What needs to be done: Retype the passage of the forum excerpt on refactoring Modflow package handling, starting at "The same approach" and ending at "objects in primod.".

Selected extract:

2. Mutations of Modflow data, for example regrid_like, do not have to be done twice. In the initial idea, regridding would have to be called once for the MetaSWAP model and once for the Modflow6Simulation, as we do not check wether the Modflow package assigned to the two different models is a copy or the same package for each model. The proposed approach also means no calls to Modflow6Package.regrid_like are done outside the mf6 module, reducing clutter a bit.

The same approach can be taken for the CouplerMapping object in iMOD Python, and the NodeSvatMapping, RechargeSvatMapping, WellSvatMapping objects in primod.

The MetaMod.write method would be the place fetch the Modflow packages and pass them on through to MetaSwapModel.write

[JoerivanEngelen]

The proposed approach means quite a serious refactoring exercise. Best approach here is probably first trying to make this:

class Sprinkling:
    def __init__(
        self,
        max_abstraction_groundwater: xr.DataArray,
        max_abstraction_surfacewater: xr.DataArray,
        modflow_wel: Mf6Wel
     ):
        self.well = modflow_wel
...

    def write(
        self,
        directory: Union[str, Path],
        index: np.ndarray,
        svat: xr.DataArray,
    ):
...

With this we can test if no changes in derived mappings occur when coupling to Mf6Wel, instead of WellDisStructured. It means the Sprinkling package still cannot be regridded, but this is acceptable for now, as this is already the present state.

I will create a separate issue with the proposed refactoring.

Collected data:
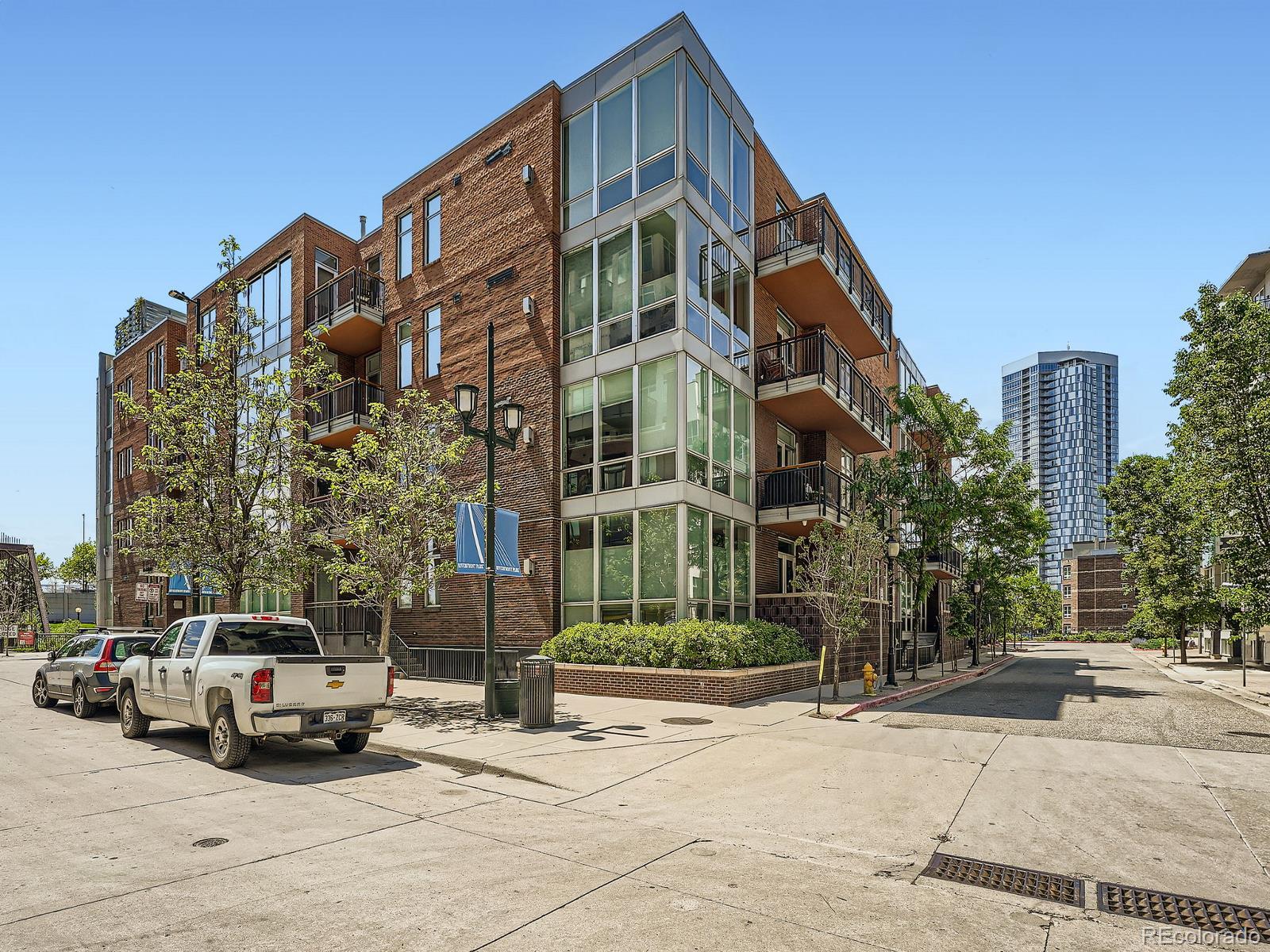 MLS Image #20 for 1401  delgany street 409,denver, Colorado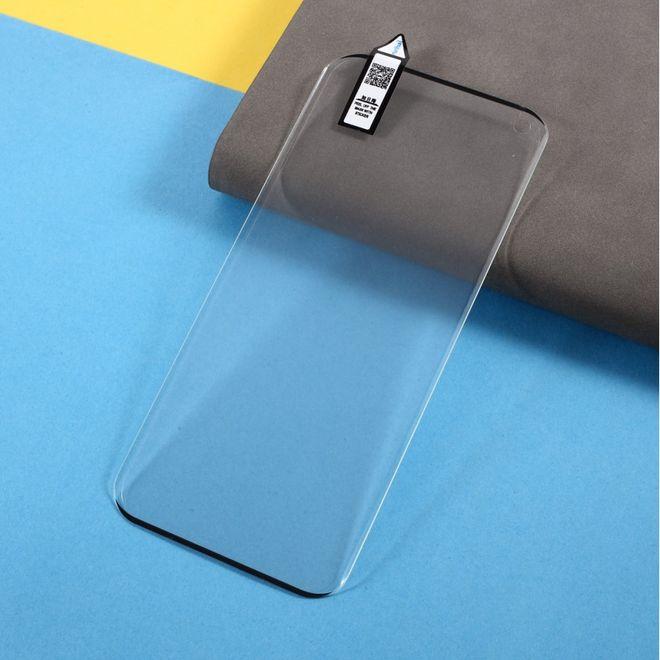 Image du produit MU Budget Protection d'écran en verre de protection (1 pièce(s), Xiaomi Mi 11)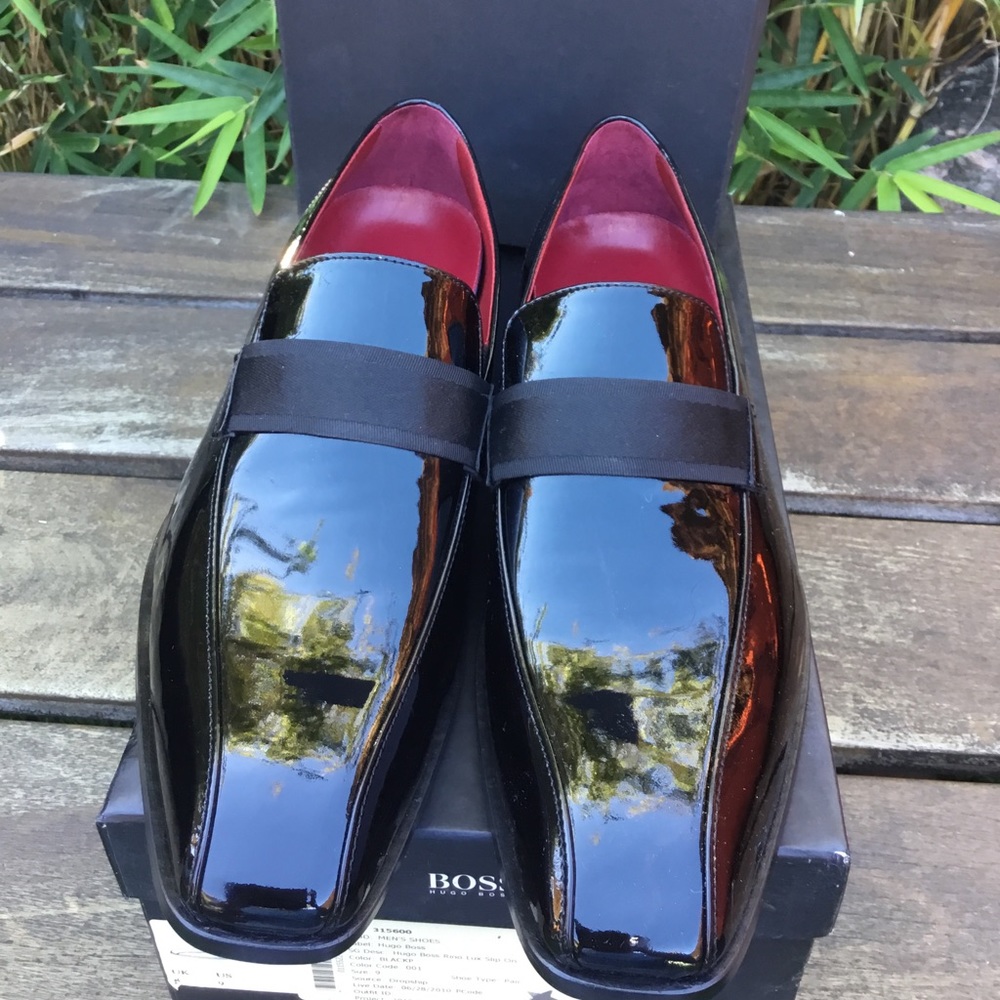 Men’s Shoes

Result of the task:
The same approach can be taken for the CouplerMapping object in iMOD Python, and the NodeSvatMapping, RechargeSvatMapping, WellSvatMapping objects in primod.